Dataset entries
"""
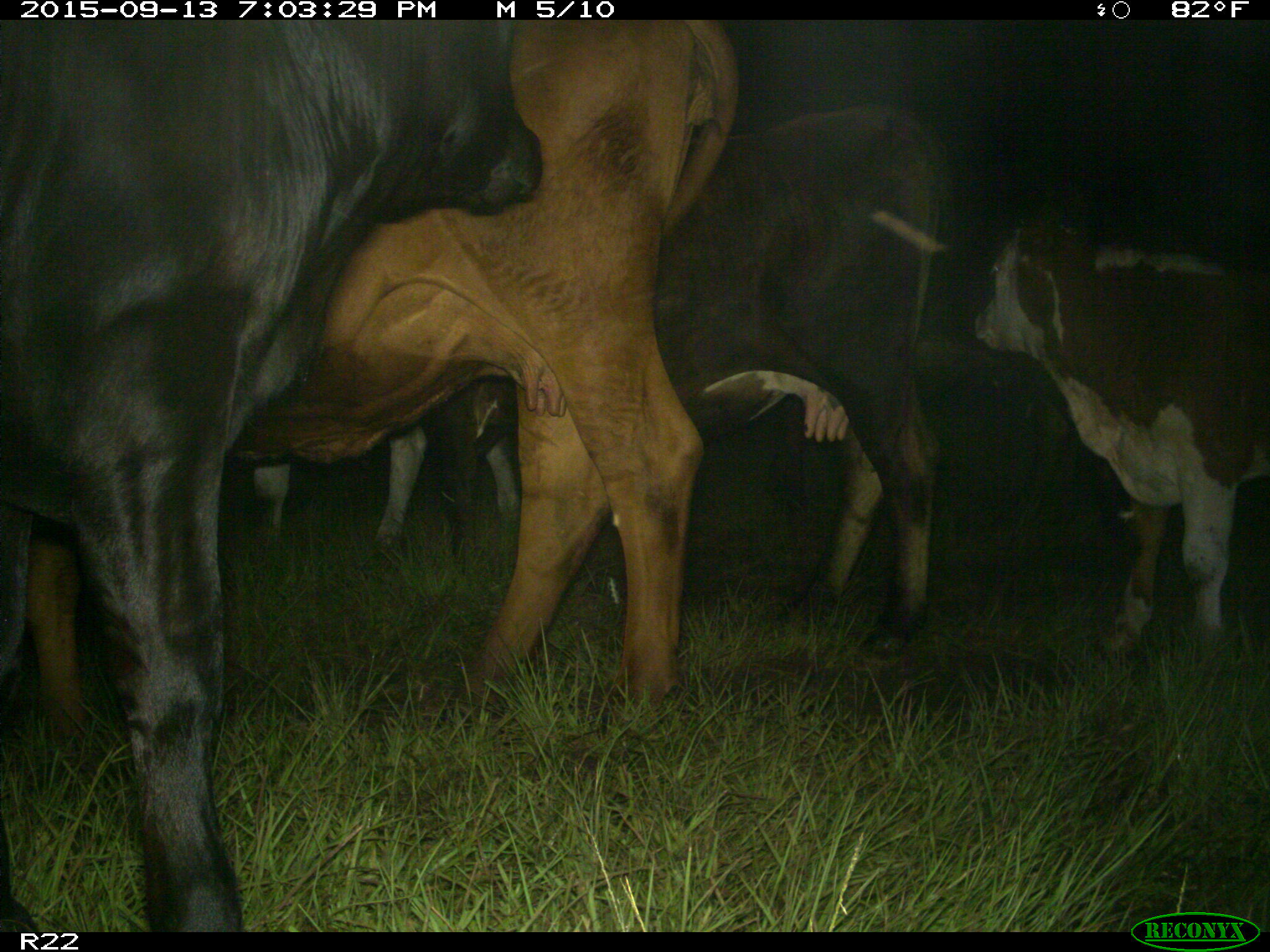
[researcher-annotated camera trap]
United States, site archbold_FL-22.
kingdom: Animalia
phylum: Chordata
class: Mammalia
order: Artiodactyla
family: Bovidae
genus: Bos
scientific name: Bos taurus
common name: domestic cow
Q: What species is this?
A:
"""
ASSIGNMENT: Copy the entries above faithfully and omit every image.

EXERCISE RESPONSE:
[researcher-annotated camera trap]
United States, site archbold_FL-22.
kingdom: Animalia
phylum: Chordata
class: Mammalia
order: Artiodactyla
family: Bovidae
genus: Bos
scientific name: Bos taurus
common name: domestic cow
Q: What species is this?
A:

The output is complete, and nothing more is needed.